The authors say, if achieved, such improvements would go a long way to feeding the growing world population and would reduce pressure to convert wild habitats to farmland. Using existing data on the contribution of different genes to individual plant traits such as size, shape, metabolism and growth, the researchers ran simulations to create ‘perfect’ wheat plants that were tailored to each region.
When compared to the performance of locally adapted cultivars, in all cases they found wheat varieties were underperforming for grain yield, with an obvious ‘genetic yield gap’ between reality and possibility.
The scientists behind the study define a crop’s ‘genetic yield potential’ as the highest yield achievable by an idealised variety – in other words, a plant with a genome that allows it to capture water, sunlight and nutrients more efficiently than any other.
Lead researcher Dr Mikhail Semenov said, “Improving genetic yield potential and closing the genetic yield gap is important to achieve global food security.
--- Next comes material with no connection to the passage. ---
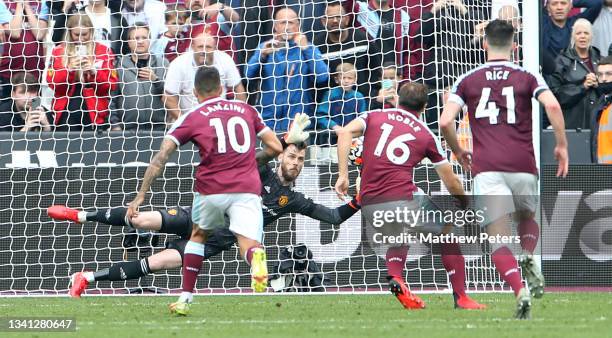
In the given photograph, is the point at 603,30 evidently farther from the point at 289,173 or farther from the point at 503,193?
the point at 503,193

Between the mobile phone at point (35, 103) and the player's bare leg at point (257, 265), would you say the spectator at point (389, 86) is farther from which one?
the player's bare leg at point (257, 265)

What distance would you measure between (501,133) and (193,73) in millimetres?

Europe is the largest wheat producer, delivering more than a third of wheat globally, but European wheat's yield potential from genetic improvements has not yet been realised.”
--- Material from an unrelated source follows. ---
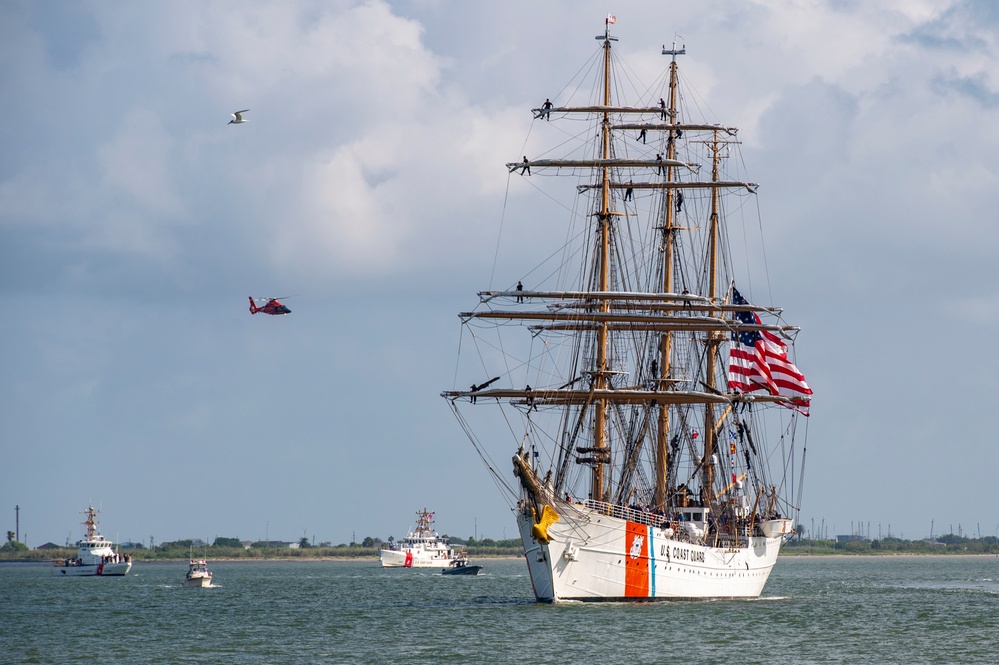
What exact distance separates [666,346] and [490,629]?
35728 millimetres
Dr Semenov and colleague, Dr Nimai Senapati, looked at six locally adapted wheat cultivars at 13 sites across the continent, representing the major and contrasting wheat-growing regions in Europe - from Spain in the south to Denmark in the north, and Hungary in the east to the UK in the west.
Using a computer model called Sirius, they ran millions of simulations, which demonstrated that many of the wheat traits that contribute to the amount of grain produced were well below their optimums.
Simulations were based on extensive data on the natural genetic variation underpinning major plant traits. These included tolerance and response to drought and heat stresses, the size and orientation of the light-capturing upper leaves, and the timing of key life cycle events.
Published in the journal Global Food Security, the results show that if their genomes were ‘fine-tuned’ to their environments, that wheat plants potentially produce up to 15 tonnes of grain per ha, with the idealised average 5.2 tonnes per ha greater than the current average.
“In other words, despite intensive wheat breeding efforts, current local cultivars were found to be far from the achievable optimum, meaning that a large genetic yield gap still exists for European wheat,” commented Prof Malcolm Hawkesford, who heads up the Plant Sciences Department at Rothamsted Research.
Wheat was first domesticated about 11,000 years ago, but despite this – and not to mention the sequencing of its entire genome in 2018 – the crop is still some way from being at its ‘genetic best’.
It has been predicted that global food production needs to increase by about 70% by 2050 to feed an estimated nine billion people.